Marcus Nispel's Friday the 13th has everything you could possibly want from a new installment of the long-running slasher series: vaguely interesting but mostly generic characters; a wealth of nudity, sex and drug use; and a series of inventive and shocking death scenes.
Going back to the original three films in the series, Nispel and producers Brad Fuller and Andrew Form wisely jettisoned supernatural themes, space adventures and taking Manhattan in lieu of a streamlined, sensible depiction of the masked murderer known as Jason Voorhees, crafting a technically superior and artistically credible slasher movie that's destined to be a genre benchmark—on any day of the week.
Jared Padalecki (TV's Supernatural) plays Clay Miller, a drifter who crosses paths with a group of vacationing co-eds while looking for his missing sister Whitney (Amanda Righetti). Clay's search eventually leads him to Crystal Lake, an abandoned summer camp that has served as refuge for Jason Voorhees (Derek Mears) since he saw his mother beheaded some 30 years ago. In between drunken episodes, sexual escapades and plenty of going where they're not supposed to go, Clay and his new companions fight for their lives as Jason decides that the price for trespassing—not to mention reminding him of his long-lost Mommy—is nothing short of death.
After 11 films and almost 30 years, Jason Voorhees still looks mighty spry, whether he's tearing ass through the woods or just scaring the pants off moviegoers. Much as Zack Snyder's Dawn of the Dead transformed zombies from lumbering, glacial hordes into murderous, breakneck mobs, Nispel's Jason is a lean, mean killing machine, annihilating the outdated characterization of the hockey-mask-wearing refrigerator who wreaked havoc in previous films.

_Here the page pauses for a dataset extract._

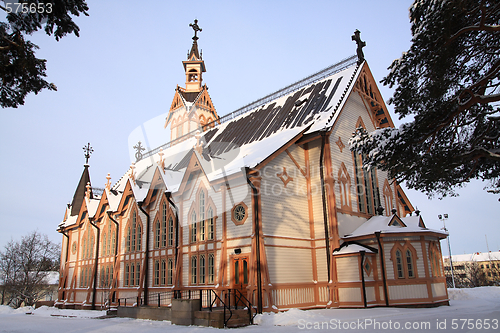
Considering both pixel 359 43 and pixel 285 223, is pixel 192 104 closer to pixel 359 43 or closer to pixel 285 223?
pixel 359 43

Additionally, Derek Mears lends Jason a kind of expressiveness, and even a humanity, that he's never had before, which may earn the monster some genuine sympathy—if only so he can return to kill again.
Further, Friday the 13th populates its cast with some of the most attractive actors in the series' history, and it wisely indulges the audience's desire to see most of them unclothed. But for a picture that confidently knows that it's prettied-up exploitation fare, the performances are compelling and the direction is artful, at least in the sense that Nispel and his cinematographer Daniel Pearl (of both the original Texas Chain Saw Massacre and its remake) make both the babymaking and the bloodletting look genuinely good.
Technically speaking, Friday the 13th is probably the best-made of all of the films in the series, including the original. While that might count as blasphemy to some, it's likely a blessing to those who have waited patiently for an installment that counts as a genuinely good movie, not just another quality-be-damned Jason adventure. In other words, it took almost three decades for someone to make a follow-up to the original that's truly worthy of the name Friday the 13th—which is why, for once, I don't care how they bring him back, just as long as they do.